**Supplied text:**
Among the worthy songs of This Is Where I Came In, that seem likely to be reinterpreted by other hit-seeking acts over the next 35 years are the uplifting “Déjà Vu” and the hymn-like “Embrace,” the former expressing a “dedication” that endures through “feast or famine,” and the latter describing “The power of the human heart/The secrets in the souls of men” and vowing, “Reunited we will rise.” How such vigor and hidden resources remain possible in the often obstructive, format-restricted world of popular music is an intriguing tale, and the brothers Gibb, looking sun-kissed, svelte and strapping despite their exhausting track record, joined together on a warm and bright Miami Beach afternoon in February 2001 to tell their story.

Your new album is a confident statement built on a firm foundation. There aren't too many acts of the rock era still selling, as you are, at the platinum level. The Beatles, who recently topped the charts globally with 1, began playing under the name in August 1960, and added Ringo in August 1962. But the brothers Gibb debuted in Manchester, England, in 1955. Then, 12 years later, after returned to England from nine years in Ausralia, you were signed by the same management firm - NEMS [North End Music Stores] company - that managed the Beatles.
Robin: It was 34 years ago this week that we actually arrrive in England, and it was just a few months after “Spicks And Specks” had become our first hit in Australia.
Barry: Yeah, it was February of  '67, and I remember going into NEMS and seeing those hallowed halls, as it were.
Maurice: Yes, with Robert Stigwood and Brian Epstein, and it was all during that early period. We even ended up going around England touring in the same big, old-fashioned black-windowed limousine that the Beatles used all the time.

You also got something else from the Beatles that is used on the title track and first single from your ne album, This Is Were I Came In.
Maurice: [Smiling, nodding] That's right. The guitar I play on the track - but not on the video - of  “This Is Where I Came In” is an acoustic Gibson Monarch. Years ago, what I got for my 21st birthday was a movie camera from Ringo [Starr] and a guitar from George [Harrison] and a Monarch guitar from John [Lennon]. The one from George is the 12-string Rickenbacker, the [1965] Shea Stdium [concert] one, which he also used on recordings.

**Provided data:**
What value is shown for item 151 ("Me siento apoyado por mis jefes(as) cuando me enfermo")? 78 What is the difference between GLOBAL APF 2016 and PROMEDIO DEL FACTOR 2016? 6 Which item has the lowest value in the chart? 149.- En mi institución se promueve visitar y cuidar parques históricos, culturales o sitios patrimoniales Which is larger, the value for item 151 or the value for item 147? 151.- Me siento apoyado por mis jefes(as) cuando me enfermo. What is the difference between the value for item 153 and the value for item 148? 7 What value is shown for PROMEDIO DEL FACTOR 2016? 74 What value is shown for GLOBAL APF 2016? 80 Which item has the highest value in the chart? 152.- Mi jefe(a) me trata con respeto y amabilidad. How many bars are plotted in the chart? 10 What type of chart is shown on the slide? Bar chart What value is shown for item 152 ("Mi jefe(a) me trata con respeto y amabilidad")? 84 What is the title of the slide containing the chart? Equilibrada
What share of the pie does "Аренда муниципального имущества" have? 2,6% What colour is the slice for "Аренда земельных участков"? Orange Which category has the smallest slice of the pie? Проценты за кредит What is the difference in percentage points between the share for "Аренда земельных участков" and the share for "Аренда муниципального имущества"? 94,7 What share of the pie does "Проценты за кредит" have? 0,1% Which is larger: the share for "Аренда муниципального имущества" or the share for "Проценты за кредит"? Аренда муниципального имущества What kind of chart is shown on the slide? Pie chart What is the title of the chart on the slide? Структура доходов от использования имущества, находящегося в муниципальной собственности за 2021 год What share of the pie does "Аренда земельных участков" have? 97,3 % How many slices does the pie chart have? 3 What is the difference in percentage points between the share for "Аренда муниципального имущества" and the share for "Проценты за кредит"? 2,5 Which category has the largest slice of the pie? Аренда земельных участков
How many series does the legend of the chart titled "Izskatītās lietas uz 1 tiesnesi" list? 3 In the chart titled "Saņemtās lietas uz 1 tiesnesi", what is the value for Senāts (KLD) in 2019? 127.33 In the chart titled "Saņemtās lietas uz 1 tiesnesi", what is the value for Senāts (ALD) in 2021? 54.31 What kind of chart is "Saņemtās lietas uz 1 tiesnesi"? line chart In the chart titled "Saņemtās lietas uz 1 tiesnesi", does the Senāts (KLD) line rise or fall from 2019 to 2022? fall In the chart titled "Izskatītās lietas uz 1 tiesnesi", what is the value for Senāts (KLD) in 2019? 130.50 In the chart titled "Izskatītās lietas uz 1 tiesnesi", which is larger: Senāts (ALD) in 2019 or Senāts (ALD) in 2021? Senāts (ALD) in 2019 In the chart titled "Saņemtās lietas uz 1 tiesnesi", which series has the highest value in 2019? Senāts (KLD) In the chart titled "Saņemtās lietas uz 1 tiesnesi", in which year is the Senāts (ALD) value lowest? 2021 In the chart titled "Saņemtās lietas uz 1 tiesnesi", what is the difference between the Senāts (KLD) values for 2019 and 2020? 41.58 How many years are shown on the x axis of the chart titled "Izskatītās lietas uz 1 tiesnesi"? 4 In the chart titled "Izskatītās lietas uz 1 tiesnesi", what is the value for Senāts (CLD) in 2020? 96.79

**Using the information:**
A) Condense the paragraph of the Gibb brothers interview that begins "Your new album is a confident statement" into a bulleted list that keeps its main facts.
B) Reproduce the Gibb brothers interview word for word from "Your new album" to "managed the Beatles.".
The data have no connection to the text.

**Solutions per task:**
A)
- The new album is a confident statement built on a firm foundation.
- Few rock-era acts still sell at the platinum level, as the brothers Gibb do.
- The Beatles, who recently topped the charts globally with 1, began playing under that name in August 1960 and added Ringo in August 1962.
- The brothers Gibb debuted in Manchester, England, in 1955.
- Twelve years later, after nine years in Australia, they returned to England and signed with NEMS, the management firm that also managed the Beatles.

B)
Your new album is a confident statement built on a firm foundation. There aren't too many acts of the rock era still selling, as you are, at the platinum level. The Beatles, who recently topped the charts globally with 1, began playing under the name in August 1960, and added Ringo in August 1962. But the brothers Gibb debuted in Manchester, England, in 1955. Then, 12 years later, after returned to England from nine years in Ausralia, you were signed by the same management firm - NEMS [North End Music Stores] company - that managed the Beatles.